In the previous post we saw that the formulas for computing these functions for first order dashed lines are very simple, in particular those ones for $\mathrm{t}$ and $\mathrm{t\_value}$ functions descend directly from the definition of linear dashed line. In higher order dashed line things get complicated. In fact, the dashed line function is defined in a different way for each row index (like in formula (5) in the post Dashed line, dashed and spaces: some definitions and simple properties), whereas for example the $\mathrm{t\_value}$ function still returns the value of the $n$-th dash on the whole, that is combining rows according to the ordering defined by Definition T.4 (Dash ordering).
The situation is similar for the $\mathrm{t}$ and $\mathrm{t\_space}$ functions: it’s very simple to compute them for first order dashed lines, while for higher order ones their computation is more difficult, being functions concerning the whole dashed line and not its single rows.

The main strategy for solving this problem consists, as usually people do in mathematics, in reducing to a simpler case: the computation of one of the functions $\mathrm{t}$, $\mathrm{t\_value}$ or $\mathrm{t\_space}$ for a second order dashed line is reduced to the computation of the same function for a first order dashed line; for a third order dashed line, you reduce to the second order which in turn is reduced to the first order, and so on: the computation for a generic order is done descending from an order to another, till the first order, where there are no difficulties.

At the basis of this descending mechanism from an order to another, there is the concept of dashed subline (Definition T.6). Starting from a dashed line of order $k$ and excluding one of its rows, a dashed subline of order $k - 1$ in obtained. Being a proper dashed subline, its dashes constitute a proper subset of those of the original dashed line. This entails two things:

• The $x$-th dash of the original dashed line can belong to the dashed subline or not;
• In the case it belongs to the dashed subline, with respect to the subline it will no longer be the $x$-th, but the $y$-th, for some $y$ which generally is different from $x$.

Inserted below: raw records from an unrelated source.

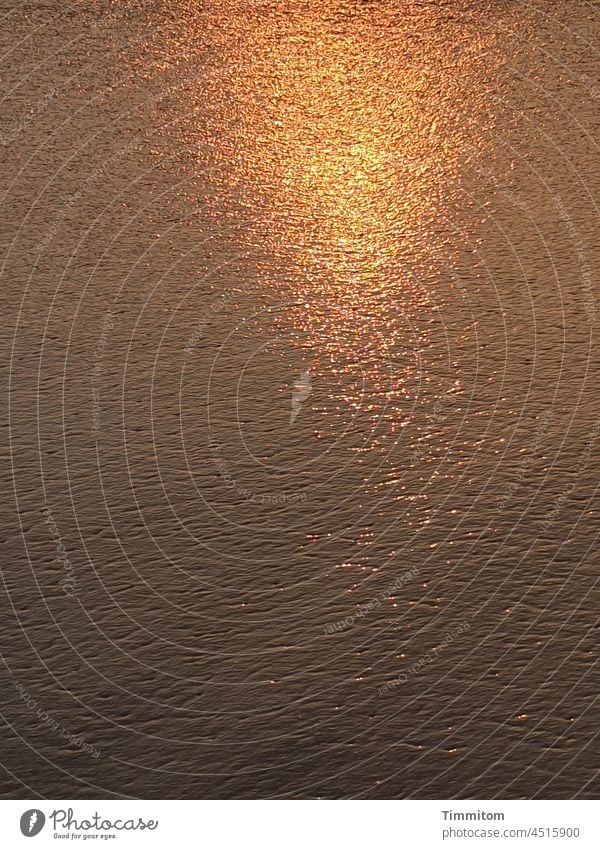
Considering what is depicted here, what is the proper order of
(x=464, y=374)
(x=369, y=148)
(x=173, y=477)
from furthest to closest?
(x=369, y=148)
(x=464, y=374)
(x=173, y=477)

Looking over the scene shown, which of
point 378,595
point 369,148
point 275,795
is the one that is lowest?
point 275,795

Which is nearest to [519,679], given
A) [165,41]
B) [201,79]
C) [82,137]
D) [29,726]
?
[29,726]

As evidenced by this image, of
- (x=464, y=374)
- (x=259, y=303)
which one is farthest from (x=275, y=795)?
(x=259, y=303)

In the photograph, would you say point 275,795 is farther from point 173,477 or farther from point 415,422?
point 415,422

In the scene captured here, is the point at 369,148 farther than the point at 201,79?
No

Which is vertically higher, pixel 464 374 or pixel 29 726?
pixel 464 374

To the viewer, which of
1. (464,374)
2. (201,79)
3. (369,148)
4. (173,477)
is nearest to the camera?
(173,477)
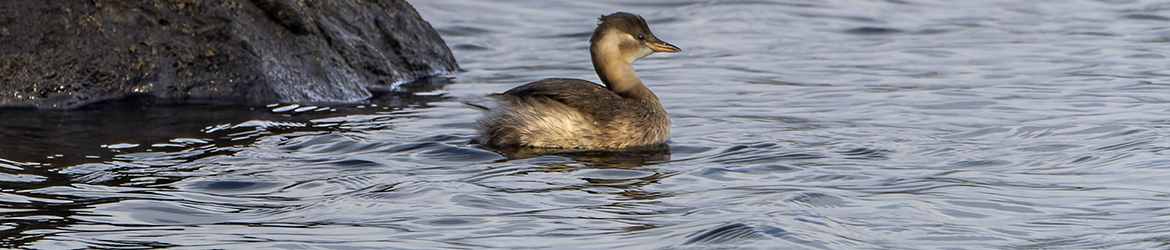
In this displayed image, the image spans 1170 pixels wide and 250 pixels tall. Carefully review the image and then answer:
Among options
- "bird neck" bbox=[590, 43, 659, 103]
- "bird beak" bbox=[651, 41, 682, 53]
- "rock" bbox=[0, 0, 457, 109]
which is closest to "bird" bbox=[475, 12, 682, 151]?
"bird neck" bbox=[590, 43, 659, 103]

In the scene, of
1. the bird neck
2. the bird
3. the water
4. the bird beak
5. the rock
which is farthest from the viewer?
the rock

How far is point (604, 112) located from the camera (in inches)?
284

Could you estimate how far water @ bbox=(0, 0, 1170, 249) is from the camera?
4883mm

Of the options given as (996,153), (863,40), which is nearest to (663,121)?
(996,153)

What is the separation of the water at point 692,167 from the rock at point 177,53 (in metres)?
0.35

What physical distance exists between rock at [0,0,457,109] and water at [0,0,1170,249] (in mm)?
353

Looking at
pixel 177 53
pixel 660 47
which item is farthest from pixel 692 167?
pixel 177 53

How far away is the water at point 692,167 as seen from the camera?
192 inches

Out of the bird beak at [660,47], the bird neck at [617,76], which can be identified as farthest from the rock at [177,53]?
the bird beak at [660,47]

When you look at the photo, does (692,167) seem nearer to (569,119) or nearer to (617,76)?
(569,119)

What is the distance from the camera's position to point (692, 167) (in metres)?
6.52

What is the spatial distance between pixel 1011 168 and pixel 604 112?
6.93ft

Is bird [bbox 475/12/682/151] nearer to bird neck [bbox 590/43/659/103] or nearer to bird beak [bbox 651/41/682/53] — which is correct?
bird neck [bbox 590/43/659/103]

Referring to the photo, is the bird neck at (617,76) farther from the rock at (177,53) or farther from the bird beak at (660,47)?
the rock at (177,53)
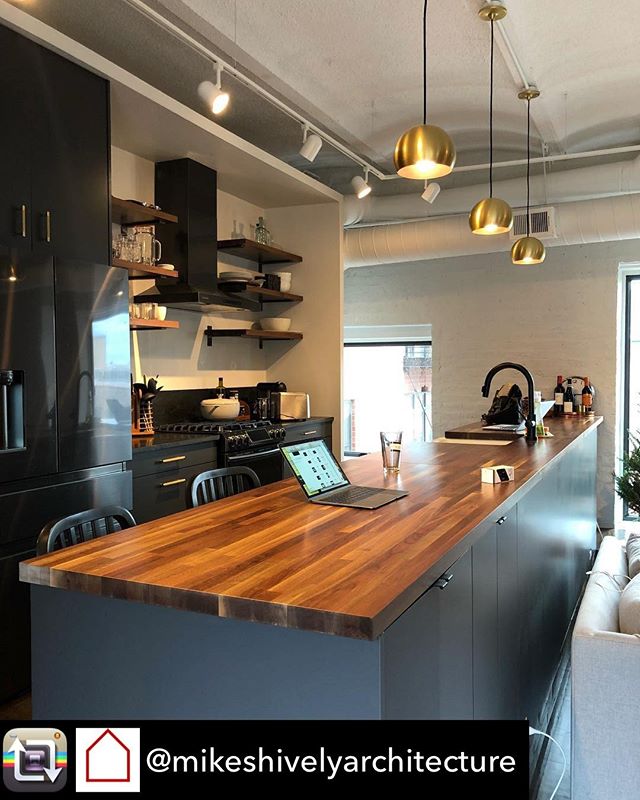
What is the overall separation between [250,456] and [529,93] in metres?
2.73

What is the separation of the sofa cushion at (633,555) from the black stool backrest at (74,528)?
1844mm

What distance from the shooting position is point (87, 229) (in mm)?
3275

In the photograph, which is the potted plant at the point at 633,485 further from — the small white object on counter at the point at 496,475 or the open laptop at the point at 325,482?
the open laptop at the point at 325,482

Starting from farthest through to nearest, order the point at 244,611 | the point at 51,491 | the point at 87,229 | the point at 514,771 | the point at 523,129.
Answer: the point at 523,129, the point at 87,229, the point at 51,491, the point at 514,771, the point at 244,611

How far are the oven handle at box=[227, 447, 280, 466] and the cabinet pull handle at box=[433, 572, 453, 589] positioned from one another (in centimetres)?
268

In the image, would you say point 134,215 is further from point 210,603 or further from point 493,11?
point 210,603

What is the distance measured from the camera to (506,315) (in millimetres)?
6578

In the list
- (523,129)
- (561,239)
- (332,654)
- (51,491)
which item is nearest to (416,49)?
(523,129)

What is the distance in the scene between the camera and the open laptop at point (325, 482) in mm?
2072

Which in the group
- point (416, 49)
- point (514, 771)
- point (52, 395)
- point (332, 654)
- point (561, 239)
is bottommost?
point (514, 771)

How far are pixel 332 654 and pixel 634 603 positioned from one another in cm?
122

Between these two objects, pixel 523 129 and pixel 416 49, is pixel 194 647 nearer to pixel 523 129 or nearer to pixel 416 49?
pixel 416 49

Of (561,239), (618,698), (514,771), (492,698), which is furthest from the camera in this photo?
(561,239)

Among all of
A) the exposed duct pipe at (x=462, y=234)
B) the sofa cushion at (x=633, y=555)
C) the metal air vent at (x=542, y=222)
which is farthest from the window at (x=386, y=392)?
the sofa cushion at (x=633, y=555)
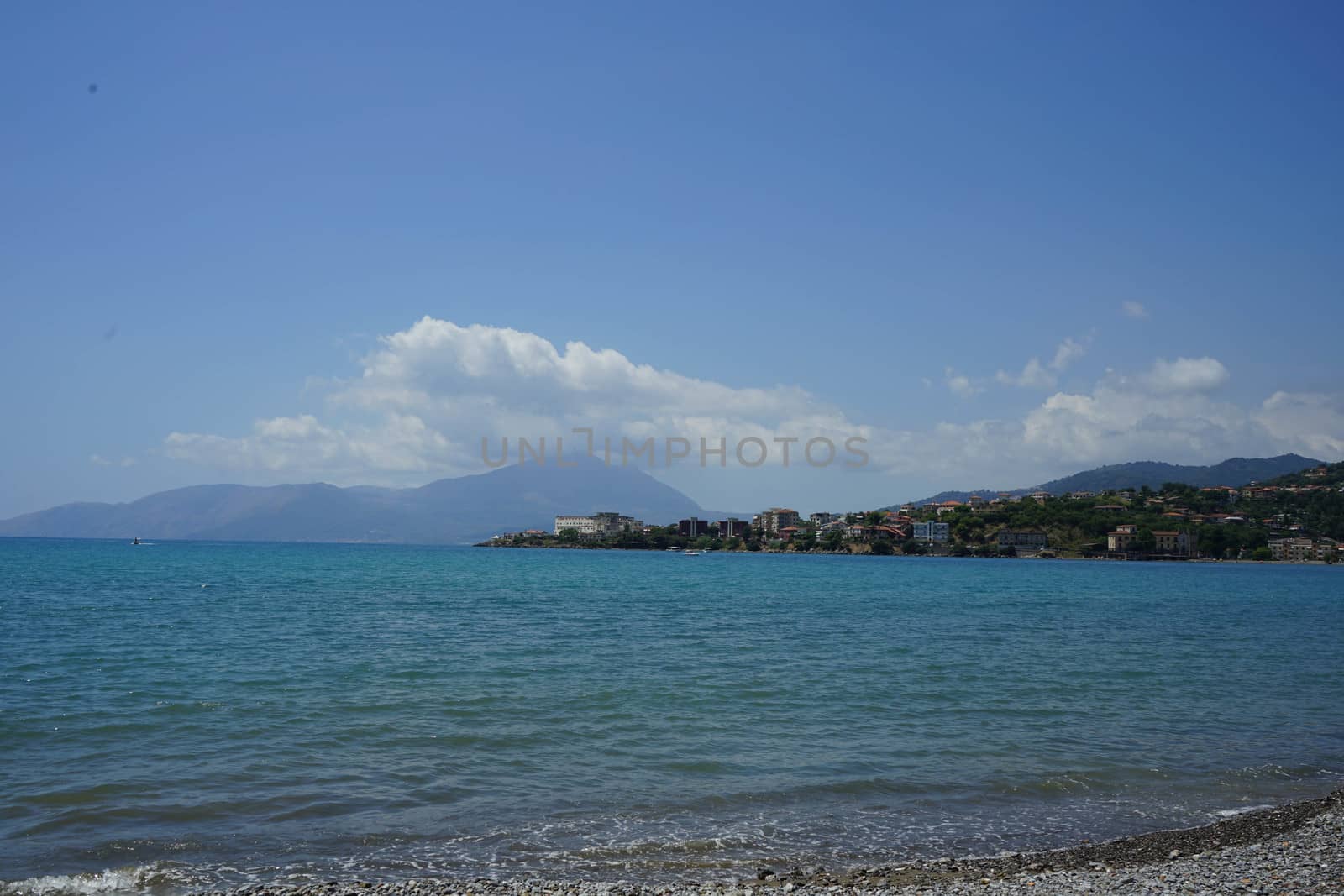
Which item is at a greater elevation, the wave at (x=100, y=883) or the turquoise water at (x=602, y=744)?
the wave at (x=100, y=883)

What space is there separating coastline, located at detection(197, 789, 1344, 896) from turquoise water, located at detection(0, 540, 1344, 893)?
55 cm

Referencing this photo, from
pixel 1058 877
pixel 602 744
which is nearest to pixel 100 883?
pixel 602 744

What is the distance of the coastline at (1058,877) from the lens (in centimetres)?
916

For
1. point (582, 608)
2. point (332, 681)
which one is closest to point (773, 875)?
point (332, 681)

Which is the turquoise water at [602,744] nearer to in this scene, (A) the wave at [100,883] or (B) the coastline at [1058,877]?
(A) the wave at [100,883]

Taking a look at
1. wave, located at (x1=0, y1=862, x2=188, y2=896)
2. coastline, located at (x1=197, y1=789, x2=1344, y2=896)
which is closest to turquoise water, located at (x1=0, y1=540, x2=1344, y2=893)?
wave, located at (x1=0, y1=862, x2=188, y2=896)

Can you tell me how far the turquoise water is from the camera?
11148 mm

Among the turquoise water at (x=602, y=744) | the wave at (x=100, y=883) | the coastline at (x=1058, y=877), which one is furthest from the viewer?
the turquoise water at (x=602, y=744)

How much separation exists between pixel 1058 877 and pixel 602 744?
829 cm

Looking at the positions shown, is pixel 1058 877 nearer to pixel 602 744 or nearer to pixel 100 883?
pixel 602 744

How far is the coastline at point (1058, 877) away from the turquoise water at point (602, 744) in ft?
1.82

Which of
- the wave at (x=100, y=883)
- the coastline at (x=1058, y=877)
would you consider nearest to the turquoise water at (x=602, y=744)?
→ the wave at (x=100, y=883)

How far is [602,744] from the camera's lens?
16.0 metres

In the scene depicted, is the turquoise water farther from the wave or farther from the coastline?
the coastline
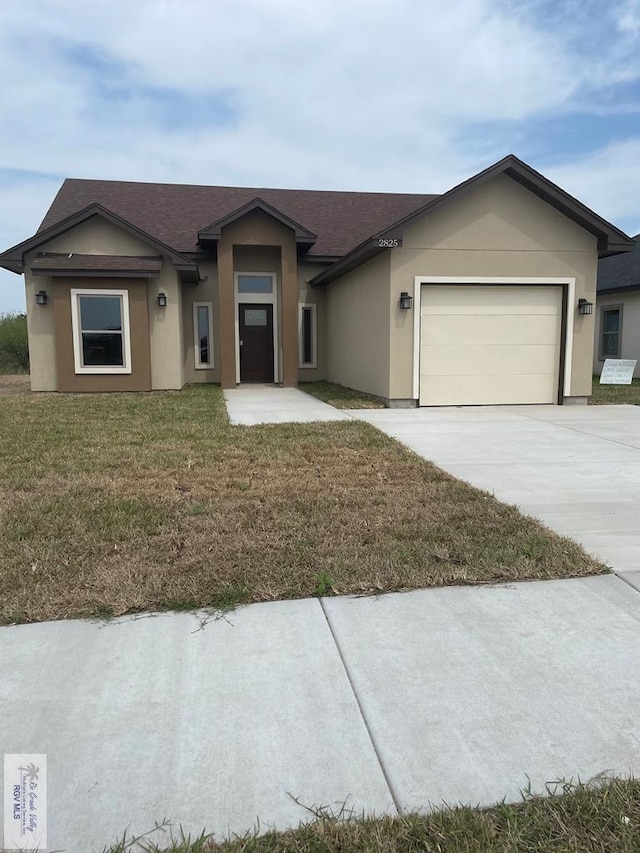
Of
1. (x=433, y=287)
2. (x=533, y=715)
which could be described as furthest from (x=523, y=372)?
(x=533, y=715)

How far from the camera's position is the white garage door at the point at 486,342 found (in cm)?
1185

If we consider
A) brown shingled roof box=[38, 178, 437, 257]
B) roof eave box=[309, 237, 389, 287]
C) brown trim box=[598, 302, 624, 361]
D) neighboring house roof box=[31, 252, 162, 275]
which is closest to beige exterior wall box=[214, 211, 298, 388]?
roof eave box=[309, 237, 389, 287]

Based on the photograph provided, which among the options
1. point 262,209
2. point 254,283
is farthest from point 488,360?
point 254,283

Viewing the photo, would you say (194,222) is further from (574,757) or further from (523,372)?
(574,757)

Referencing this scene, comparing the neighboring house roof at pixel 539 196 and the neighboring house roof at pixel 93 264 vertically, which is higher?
the neighboring house roof at pixel 539 196

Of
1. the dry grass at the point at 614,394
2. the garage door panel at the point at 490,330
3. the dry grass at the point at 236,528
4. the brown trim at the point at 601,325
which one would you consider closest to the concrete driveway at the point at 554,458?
the dry grass at the point at 236,528

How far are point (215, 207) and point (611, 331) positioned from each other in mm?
13312

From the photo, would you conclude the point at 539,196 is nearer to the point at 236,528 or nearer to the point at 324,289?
the point at 324,289

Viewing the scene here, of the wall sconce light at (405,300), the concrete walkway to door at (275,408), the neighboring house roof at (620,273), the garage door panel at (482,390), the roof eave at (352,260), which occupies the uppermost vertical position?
the neighboring house roof at (620,273)

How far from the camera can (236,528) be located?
177 inches

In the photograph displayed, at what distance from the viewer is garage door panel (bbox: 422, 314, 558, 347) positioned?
1188 centimetres

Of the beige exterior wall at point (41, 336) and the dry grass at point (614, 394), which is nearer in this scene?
the dry grass at point (614, 394)

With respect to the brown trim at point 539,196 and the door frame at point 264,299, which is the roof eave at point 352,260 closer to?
the brown trim at point 539,196

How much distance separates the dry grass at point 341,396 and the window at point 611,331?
32.2 ft
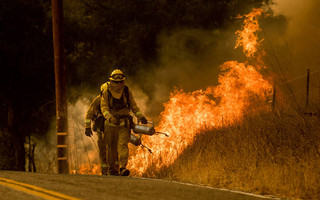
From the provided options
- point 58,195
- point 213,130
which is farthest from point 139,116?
point 58,195

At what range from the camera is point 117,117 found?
37.6 feet

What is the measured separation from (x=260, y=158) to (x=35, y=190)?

Let’s compare the dashed line $(3, 4)$ with its dashed subline $(3)$. In this case in the passage to the subline the dashes in the second row are lost, whereas those of the first row are kept, but generally they change ordinal: Figure 1: change of dash ordinals when passing from a dashed line to one of its proper dashed sublines

So the strategy for computing $\mathrm{t}_T(x)$ for a dashed line $T$ of order $k \gt 1$ is the following:

1. Finding a proper dashed subline of $T$, $U$, containing the dash to compute
2. Computing the dash ordinal in $U$, so finding a number $y$ such that $\mathrm{t}_T(x) = \mathrm{t}_U(y)$
3. Computing $\mathrm{t}_U(y)$

The last passage is the computation of the $\mathrm{t}$ function for the dashed line $U$ which has order less than $k$, at most $k - 1$. At this point, if $U$ has order 1, then we can directly compute $\mathrm{t}_U(y)$; otherwise by the same mechanism we can find a proper dashed subline of $U$, $V$, such that $t_U(y) = t_V(z)$ for some $z$, so descending to an even lower order, and so on, till arriving, sooner or later, to the first order.

Concerning step 2, in the next posts we’ll see we can find a function that, given $T$ and its dashed subline $U$, maps any $x$ to the corresponding $y$, that is mapping the ordinal of a dash of $T$ to the ordinal of the same in $U$, as long as it belongs to $U$. Such a function is called a downcast function of $\mathrm{t}$ from $T$ to $U$.

Let’s consider the dashed line $T = (3, 4, 5)$ and focus our attention to its seventh dash. As we can see in Figure 2, this dash is the second of the third row, that is $\mathrm{t}_T(7) = (3, 2)$. But if we consider the dashed subline $U = T[2,3] = (4, 5)$, the dash $(3, 2)$ no longer has ordinal 7, but 4. Again, we can consider the dashed subline $V = U = T = (5)$, in which the starting dash has ordinal 2: Figure 2: ordinal change of a dash of the dashed line (3, 4, 5), descending till a first order dashed subline

So, summarizing, $\mathrm{t}_T(7) = \mathrm{t}_U(4) = \mathrm{t}_V(2) = (3, 2)$. In these passages we applied:

• A method for establishing that $\mathrm{t}_T(7) \in U = T[2, 3]$ (an exclusively graphical method for now)
• A downcast function of $\mathrm{t}$ from $T$ to $U$, that starting from the ordinal 7 computes the ordinal 4
• A method for establishing that $\mathrm{t}_U(4) \in V = U = T$ (still of graphical kind)
• A downcast function of $\mathrm{t}$ from $U$ to $V$, that starting from the ordinal 4 computes the ordinal 2
• The $\mathrm{t}$ function for the first order dashed line $V$: being 3 the index of the unique row of $V$, by Proposition T.1 (Linear first order $\mathrm{t}$ and $\mathrm{t\_value}$ functions) we have that $\mathrm{t}_V(2) = (3, 2)$.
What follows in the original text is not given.